PHUKET — Development of new Phuket hotel properties remains strong, despite ongoing political issues in the country and international financial downturn. Thirty new hotels are at various stages of development with over 4,918 rooms due to hit the supply side over the next three years through 2011, according to market research conducted by C9 Hotelworks.
Currently on the island, there are nearly 40,000 rooms in registered tourism establishments, ranging from guest houses up through to branded hotels with approximately 10,000 of these, or 25 percent of the total supply, being international-star rated. Adding to the new inventory there will be an increase by 50 percent of the existing international standard units, with 47 percent being upscale and luxury hotels, 41 percent midscale, 9 percent budget/economy, and 3 percent extended stay (villas/condos). 2009 is set to see the largest surge in supply with 38 percent or 1,850 new rooms scheduled to open.
According to C9 Hotelworks managing director Bill Barnett: “Significant trends emerging include a greater number of Thai investment entities developing new hotels at the back of both publicly-listed firms and private individuals. Much of this can be attributed to the domestic liquidity and greater availability of debt. Branding of hotels is also on the rise with 27 of the 30 hotels operated by international, regional, and domestic chains. Thailand-based brands such as Anantara and Centara are growing at a rapid pace, and regional chains such as Langham are now expanding into the country.

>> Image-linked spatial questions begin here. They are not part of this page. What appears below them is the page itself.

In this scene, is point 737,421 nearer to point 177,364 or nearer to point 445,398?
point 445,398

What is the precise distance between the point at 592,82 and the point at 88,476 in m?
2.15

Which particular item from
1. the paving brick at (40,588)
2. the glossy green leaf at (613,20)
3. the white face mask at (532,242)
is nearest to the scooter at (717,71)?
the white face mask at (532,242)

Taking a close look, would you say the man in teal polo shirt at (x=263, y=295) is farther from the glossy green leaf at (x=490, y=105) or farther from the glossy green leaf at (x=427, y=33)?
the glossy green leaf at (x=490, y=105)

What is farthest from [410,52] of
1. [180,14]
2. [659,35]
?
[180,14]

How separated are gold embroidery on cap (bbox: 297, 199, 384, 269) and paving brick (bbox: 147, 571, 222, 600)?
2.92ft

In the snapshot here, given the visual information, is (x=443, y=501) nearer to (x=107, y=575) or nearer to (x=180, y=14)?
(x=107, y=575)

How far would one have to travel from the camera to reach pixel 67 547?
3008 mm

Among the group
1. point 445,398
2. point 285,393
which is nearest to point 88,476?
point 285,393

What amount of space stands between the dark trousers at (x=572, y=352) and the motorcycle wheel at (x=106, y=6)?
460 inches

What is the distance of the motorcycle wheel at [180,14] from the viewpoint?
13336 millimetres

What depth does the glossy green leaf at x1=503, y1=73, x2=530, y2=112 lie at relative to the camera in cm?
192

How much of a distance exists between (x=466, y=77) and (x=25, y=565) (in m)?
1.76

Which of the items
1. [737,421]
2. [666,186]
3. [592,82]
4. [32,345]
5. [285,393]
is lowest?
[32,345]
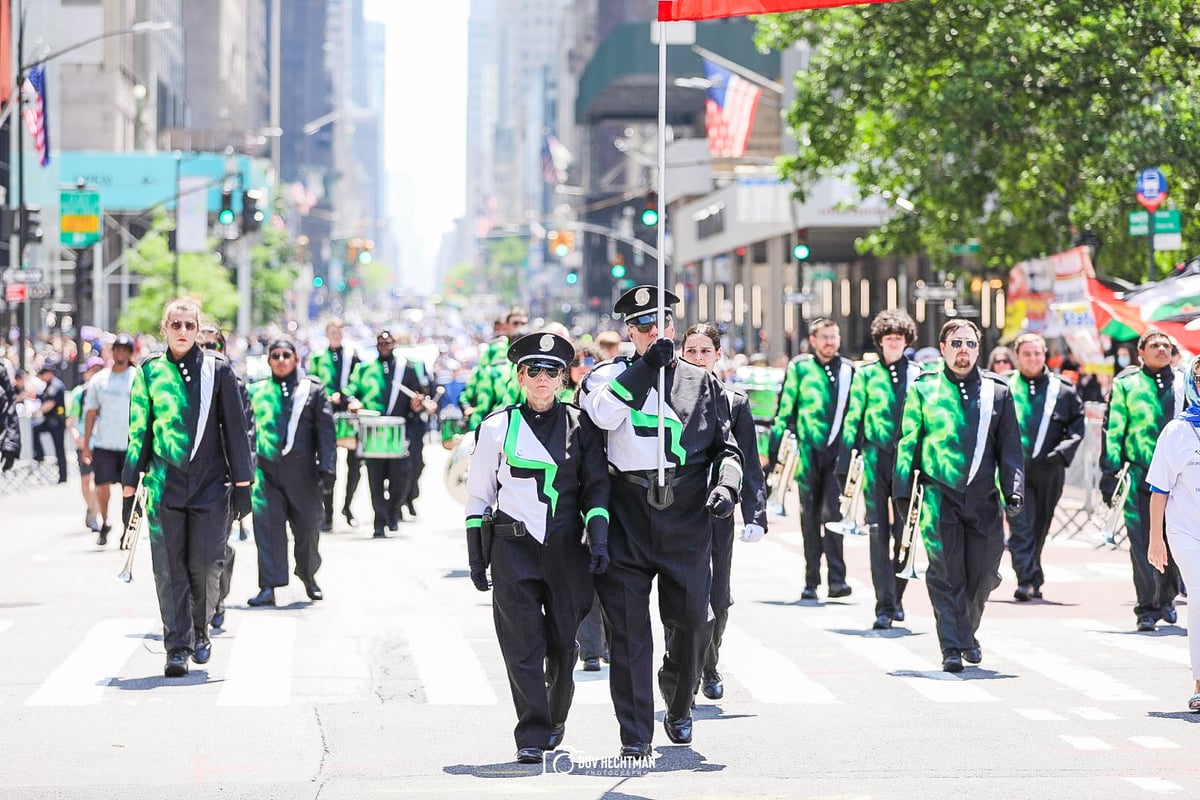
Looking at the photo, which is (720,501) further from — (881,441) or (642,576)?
(881,441)

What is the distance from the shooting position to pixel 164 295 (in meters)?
Answer: 76.1

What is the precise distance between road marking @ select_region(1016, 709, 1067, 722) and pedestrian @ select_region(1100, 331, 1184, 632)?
3722 millimetres

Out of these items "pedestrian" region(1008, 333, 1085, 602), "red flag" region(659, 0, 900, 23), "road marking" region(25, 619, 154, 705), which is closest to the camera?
"red flag" region(659, 0, 900, 23)

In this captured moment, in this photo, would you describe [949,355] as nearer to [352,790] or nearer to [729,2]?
[729,2]

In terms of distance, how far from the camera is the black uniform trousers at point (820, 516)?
1438 cm

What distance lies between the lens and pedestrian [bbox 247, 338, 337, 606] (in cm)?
1437

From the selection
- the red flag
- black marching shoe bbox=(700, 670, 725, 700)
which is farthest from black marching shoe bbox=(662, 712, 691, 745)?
the red flag

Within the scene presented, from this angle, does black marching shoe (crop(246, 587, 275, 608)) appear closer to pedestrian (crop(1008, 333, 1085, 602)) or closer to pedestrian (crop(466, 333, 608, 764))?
pedestrian (crop(1008, 333, 1085, 602))

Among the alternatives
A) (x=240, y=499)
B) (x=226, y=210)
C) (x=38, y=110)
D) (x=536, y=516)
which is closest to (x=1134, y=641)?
(x=240, y=499)

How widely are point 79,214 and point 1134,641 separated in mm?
35256

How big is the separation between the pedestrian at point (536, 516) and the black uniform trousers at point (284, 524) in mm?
6424

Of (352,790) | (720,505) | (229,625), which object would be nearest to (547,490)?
(720,505)

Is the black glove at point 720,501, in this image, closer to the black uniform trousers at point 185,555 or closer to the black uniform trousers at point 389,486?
the black uniform trousers at point 185,555

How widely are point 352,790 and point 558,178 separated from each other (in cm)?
12660
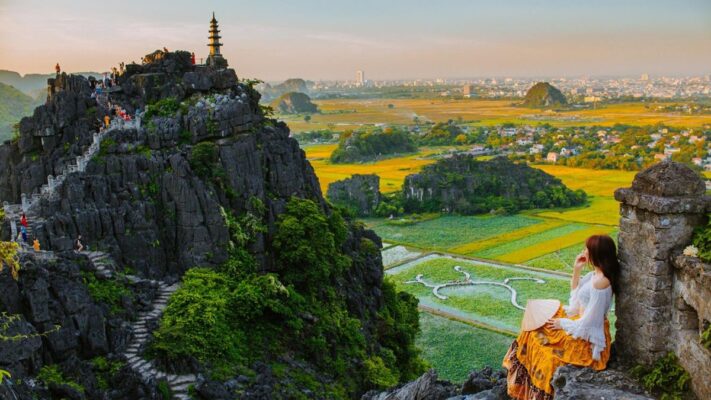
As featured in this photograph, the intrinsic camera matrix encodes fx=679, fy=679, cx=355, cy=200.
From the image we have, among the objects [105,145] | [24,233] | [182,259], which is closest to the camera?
[24,233]

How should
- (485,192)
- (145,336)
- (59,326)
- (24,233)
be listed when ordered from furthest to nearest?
(485,192), (24,233), (145,336), (59,326)

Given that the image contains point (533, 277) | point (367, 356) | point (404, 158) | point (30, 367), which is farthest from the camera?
point (404, 158)

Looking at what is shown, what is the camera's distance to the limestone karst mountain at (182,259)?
1776 centimetres

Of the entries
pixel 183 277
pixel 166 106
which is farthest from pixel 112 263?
pixel 166 106

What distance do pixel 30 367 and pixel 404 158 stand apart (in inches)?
3908

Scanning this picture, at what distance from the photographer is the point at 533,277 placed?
45688mm

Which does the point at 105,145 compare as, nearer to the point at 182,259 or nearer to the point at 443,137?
the point at 182,259

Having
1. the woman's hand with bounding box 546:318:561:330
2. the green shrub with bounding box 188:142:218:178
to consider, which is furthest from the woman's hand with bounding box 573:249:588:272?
the green shrub with bounding box 188:142:218:178

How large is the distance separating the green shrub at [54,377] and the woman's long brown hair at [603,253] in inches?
471

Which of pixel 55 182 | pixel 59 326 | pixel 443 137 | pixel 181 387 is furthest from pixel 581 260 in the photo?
pixel 443 137

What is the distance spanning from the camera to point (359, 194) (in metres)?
71.1

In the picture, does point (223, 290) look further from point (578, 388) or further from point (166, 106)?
point (578, 388)

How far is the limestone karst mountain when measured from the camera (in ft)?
58.3

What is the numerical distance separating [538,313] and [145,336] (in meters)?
12.8
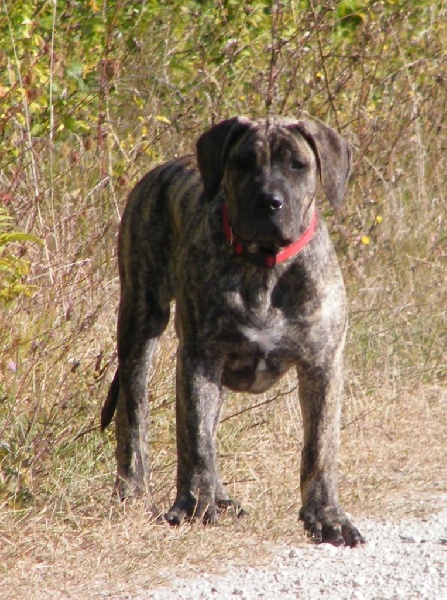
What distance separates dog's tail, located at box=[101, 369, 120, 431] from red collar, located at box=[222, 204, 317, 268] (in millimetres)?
1041

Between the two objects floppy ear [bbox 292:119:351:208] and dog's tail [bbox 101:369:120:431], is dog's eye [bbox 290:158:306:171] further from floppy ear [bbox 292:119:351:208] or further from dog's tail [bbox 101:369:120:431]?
dog's tail [bbox 101:369:120:431]

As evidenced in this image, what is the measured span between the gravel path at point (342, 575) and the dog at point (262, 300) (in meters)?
0.16

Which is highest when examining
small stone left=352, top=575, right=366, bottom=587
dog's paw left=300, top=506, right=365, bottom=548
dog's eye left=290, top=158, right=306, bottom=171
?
dog's eye left=290, top=158, right=306, bottom=171

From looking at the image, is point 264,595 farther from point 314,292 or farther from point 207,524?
point 314,292

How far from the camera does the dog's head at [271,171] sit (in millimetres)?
4938

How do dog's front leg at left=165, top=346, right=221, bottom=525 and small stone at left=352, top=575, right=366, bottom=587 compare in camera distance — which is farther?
dog's front leg at left=165, top=346, right=221, bottom=525

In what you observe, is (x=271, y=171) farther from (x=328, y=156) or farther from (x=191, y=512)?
(x=191, y=512)

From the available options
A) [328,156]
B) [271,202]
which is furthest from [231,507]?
[328,156]

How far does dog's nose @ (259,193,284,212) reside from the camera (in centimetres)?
491

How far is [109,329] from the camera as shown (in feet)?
21.6

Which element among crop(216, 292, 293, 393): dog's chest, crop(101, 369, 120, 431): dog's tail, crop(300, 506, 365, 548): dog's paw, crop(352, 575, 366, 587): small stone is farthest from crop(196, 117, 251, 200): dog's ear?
crop(352, 575, 366, 587): small stone

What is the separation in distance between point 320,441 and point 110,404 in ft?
3.53

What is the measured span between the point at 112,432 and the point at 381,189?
3.12 m

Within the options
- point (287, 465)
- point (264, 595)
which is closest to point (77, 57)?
point (287, 465)
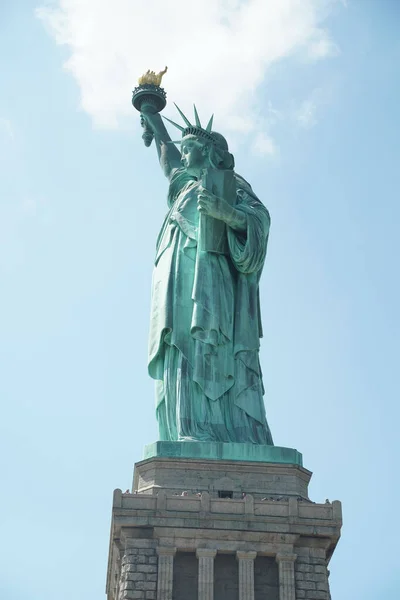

“The hotel market in Phuket 2.0 is seeing a strong shift of new properties at the northern end of the island, in particular Mai Khao, and now even over the bridge into Phang Nga. The east coast and Phang Nga bay are set to define a new era of luxury properties at the back of offerings, which include The Yamu – designed by the design dream team Philippe Starck/Jean Michel Gathy, Jumeriah Private Island, and Taj Exotica.
“There remains growing concern on possible oversupply issues facing the island in the coming years, and what is currently a sleeping giant, in terms of supply growth, is the conversion of exclusive villas and condos in the non-traditional accommodation segment becoming a direct competitor to the mainstream hotel market.”